▶ _Text block_
We applied scRNA-seq to all 4 cell lines. Fig. 4A shows the UMAP projection of the cell lines. The N1 and SFT1 form distinct clusters in close proximity. Most of the cells are in G1 phase. pHPF cells also form a single cluster, mostly consisting of cells in G1 phase. Interestingly the iHPF cells cluster in two groups (A and B) that surround the primary pHPF cells. The majority of cells in iHPF_A cluster are in G1 phase, while iHPF_B consists of a mix of cells in G1, G2, S, and M phases. To further investigate the identity of these cells, we merged the data with FACS sorted single cell expression data derived from prostate tissue generated by Henry et. al. (Henry, et al., 2018). Fig. 4B shows that the RNA expression profiles of the five human prostate fibroblast cell lines N1, SFT1, iHPF_A and iHPF_B, and primary pHPF cells, cluster as expected with that of tissue-derived human prostate fibroblasts. As seen in Fig. 4C, the five human prostate fibroblast cell lines share a large signature of highly and commonly expressed genes, likely reflecting their common fibroblastic cell type. In particular, all five cell lines express COL1A1 (collagen 1) and VIM (vimentin). Examination of the top 10 differentially expressed genes in the four immortalized cell lines compared to primary human fibroblasts shows that N1 and SFT1 demonstrate a high degree of overlap and commonly express several inflammation-associated genes (CXCL1, ZNFAS1, CHI3L1). The iHPF_A and iHPF_B share a common gene signature as well that includes gene encoding signaling proteins (BEX1, WNT5A), growth factors and pathways (EREG, IGFBP5), and a gene over-expressed in the autoimmune disease, rheumatoid arthritis (TGM2). However, iHPF_B cells also highly express genes that are not expressed by iHPF_A, including several associated with vasculogenesis or angiogenesis (ANGPT1, F3, ADAMT1) or connective tissue and bone growth (TNFRSF11B). This suggests that iHPF_B cells may phenotypically resemble endothelial cells, which can differentiate from fibroblasts (Junker, et al., 2013). Fig. 4E quantifies the average log FC of top expressed markers (Fig. 4C) compared to the background (pHPF). Taken together, these data suggest that a seemingly homogenous culture of primary stromal prostate fibroblasts may comprise several subpopulations as have recently been shown for dermal fibroblasts (Hu, Moore, & Longaker, 2018; Philippeos, et al., 2018).

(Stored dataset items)
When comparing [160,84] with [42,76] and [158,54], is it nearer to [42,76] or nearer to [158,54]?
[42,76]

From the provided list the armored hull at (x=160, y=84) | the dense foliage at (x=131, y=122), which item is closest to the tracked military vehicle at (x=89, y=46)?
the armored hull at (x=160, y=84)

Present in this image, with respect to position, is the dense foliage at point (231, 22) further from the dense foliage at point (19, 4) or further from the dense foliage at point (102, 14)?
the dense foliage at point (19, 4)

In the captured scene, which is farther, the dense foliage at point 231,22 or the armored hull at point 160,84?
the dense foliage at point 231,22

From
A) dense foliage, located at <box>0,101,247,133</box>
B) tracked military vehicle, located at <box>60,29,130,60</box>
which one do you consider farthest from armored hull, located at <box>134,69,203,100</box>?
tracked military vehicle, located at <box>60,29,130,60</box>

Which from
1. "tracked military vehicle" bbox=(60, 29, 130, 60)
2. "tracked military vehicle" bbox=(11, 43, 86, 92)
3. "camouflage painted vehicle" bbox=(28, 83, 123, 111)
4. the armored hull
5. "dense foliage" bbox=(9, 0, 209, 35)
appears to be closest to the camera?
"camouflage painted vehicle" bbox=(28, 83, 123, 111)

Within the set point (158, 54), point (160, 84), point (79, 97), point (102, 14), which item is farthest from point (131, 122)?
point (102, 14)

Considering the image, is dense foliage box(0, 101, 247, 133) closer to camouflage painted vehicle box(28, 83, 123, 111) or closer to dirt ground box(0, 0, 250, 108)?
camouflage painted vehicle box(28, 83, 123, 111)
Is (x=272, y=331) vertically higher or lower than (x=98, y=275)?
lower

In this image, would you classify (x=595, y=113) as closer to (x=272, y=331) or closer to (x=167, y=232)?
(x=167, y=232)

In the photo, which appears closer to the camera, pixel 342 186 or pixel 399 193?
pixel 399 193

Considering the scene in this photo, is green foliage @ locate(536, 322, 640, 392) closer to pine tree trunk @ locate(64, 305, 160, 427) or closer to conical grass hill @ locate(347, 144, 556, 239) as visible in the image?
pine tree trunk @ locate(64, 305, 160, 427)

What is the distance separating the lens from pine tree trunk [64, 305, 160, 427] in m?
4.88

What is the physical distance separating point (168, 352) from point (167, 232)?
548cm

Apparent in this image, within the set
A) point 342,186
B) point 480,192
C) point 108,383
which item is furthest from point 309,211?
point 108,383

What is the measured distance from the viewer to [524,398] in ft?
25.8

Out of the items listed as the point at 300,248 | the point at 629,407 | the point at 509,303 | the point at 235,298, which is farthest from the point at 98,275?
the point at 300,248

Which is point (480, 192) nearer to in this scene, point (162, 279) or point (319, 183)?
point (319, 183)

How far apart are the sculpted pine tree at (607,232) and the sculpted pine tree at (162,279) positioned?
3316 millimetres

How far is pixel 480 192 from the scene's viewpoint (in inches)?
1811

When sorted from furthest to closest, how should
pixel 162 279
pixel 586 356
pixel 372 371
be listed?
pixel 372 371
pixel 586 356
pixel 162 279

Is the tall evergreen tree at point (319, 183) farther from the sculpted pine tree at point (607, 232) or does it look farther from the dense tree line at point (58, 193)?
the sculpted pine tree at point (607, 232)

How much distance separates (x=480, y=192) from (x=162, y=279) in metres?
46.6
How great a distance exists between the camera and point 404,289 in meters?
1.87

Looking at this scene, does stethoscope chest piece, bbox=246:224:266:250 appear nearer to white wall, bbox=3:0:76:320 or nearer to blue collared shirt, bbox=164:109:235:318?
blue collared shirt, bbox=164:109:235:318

▶ _Aim of the task_
Please decide whether each statement below agrees with the passage on prostate fibroblast cell lines, answering yes or no and quoting the words of the passage that settle it: (a) Most cells in the iHPF_B cluster are in G1 phase. (b) All five cell lines express COL1A1 and VIM. (c) iHPF_A cells highly express ANGPT1.

▶ _Answer area_
(a) No: "iHPF_B consists of a mix of cells in G1, G2, S, and M phases."
(b) Yes: "In particular, all five cell lines express COL1A1 (collagen 1) and VIM (vimentin)."
(c) No: "iHPF_B cells also highly express genes that are not expressed by iHPF_A, including several associated with vasculogenesis or angiogenesis (ANGPT1, F3, ADAMT1)"